In jenem Jahr stand er bei der Saalöffnung am Eingang und empfing jeden Obdachlosen einzeln per Handschlag und manchen auch mit Umarmung. Damals waren das anderthalbtausend Handshakes in einer Stunde! Dabei hatte es einen zweiten Eingang gegeben, durch den jeder und jede hätte sofort durchgehen können. Seine Gäste aber haben diszipliniert in einer Reihe gestanden, um von »Frankie« persönlich begrüßt zu werden. Gibt es irgendeinen Künstler, vielleicht in Wien, der an Weihnachten Ähnliches tut? Der die Unbehausten beschenkt, bewirtet, sich von ihnen umarmen lässt – und dann noch ein Konzert gibt! Wenn auch nur fünf Lieder plus Zugabe. Und eine der Zugaben war eben die Hertha-Hymne.

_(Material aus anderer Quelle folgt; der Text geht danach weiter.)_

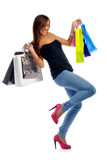 Young Woman on a Shopping Spree. Beautiful young woman with shopping bags isolated on white Royalty Free Stock Photos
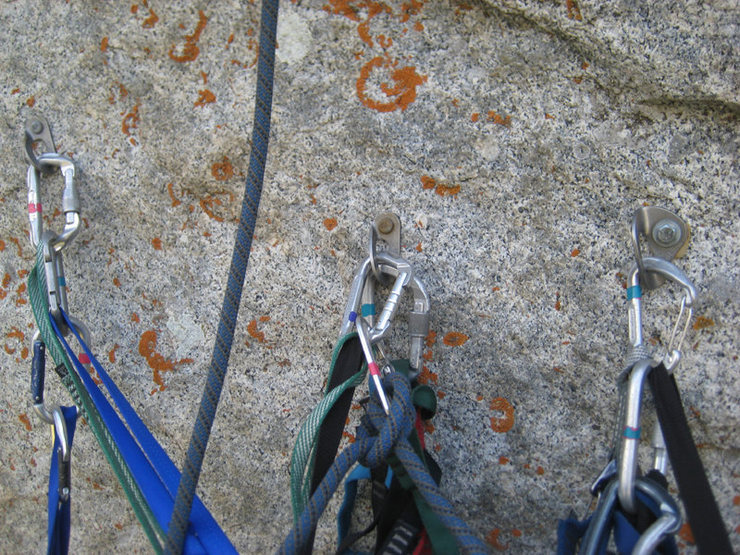 The hanging belay at the top of pitch 3. Two older bolts and one new one.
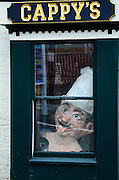 A giant chef's head peers out from the window of Cappy's Bakery in Camden, Maine.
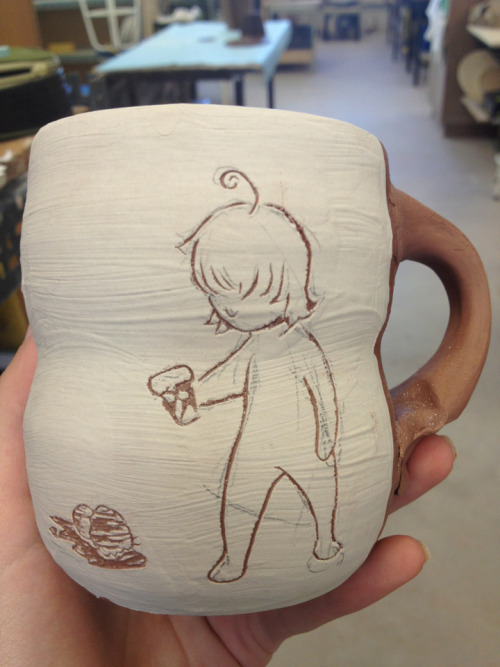 In progress cup.  White slip on red earthenware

Wobei ich anmerken muss, dank meiner DDR-Sozialisation eher für Union Berlin zu jubeln. War eine schöne Zeit: Wenn beim Heimspiel die Gästemannschaft einen Freistoß bekam, rief das halbe Stadion: »Die Mauer muss weg!« Aber das nur nebenbei. Anders als etwa in Hamburg zwischen dem FC St. Pauli und dem HSV gibt es zwischen Hertha- und Union-Fans keine Feindschaft. Hat es nie gegeben. Wenn die Hertha in der DDR weilte, zu Freundschaftsspielen, pilgerten immer auch Unioner hin und feuerten die andere Berliner Mannschaft an. Und bei der Gelegenheit kam es dann immer zur Fraternisierung, hatten die Hertha-Fans doch steigenweise bestes Dosenbier dabei! Aber so viel sei auch gesagt: Hertha ist eben Westberlin. So auch ihre Hymne, bei allem Respekt für Frank Zander. Unsere Hymne singt Nina Hagen: Eisern Union!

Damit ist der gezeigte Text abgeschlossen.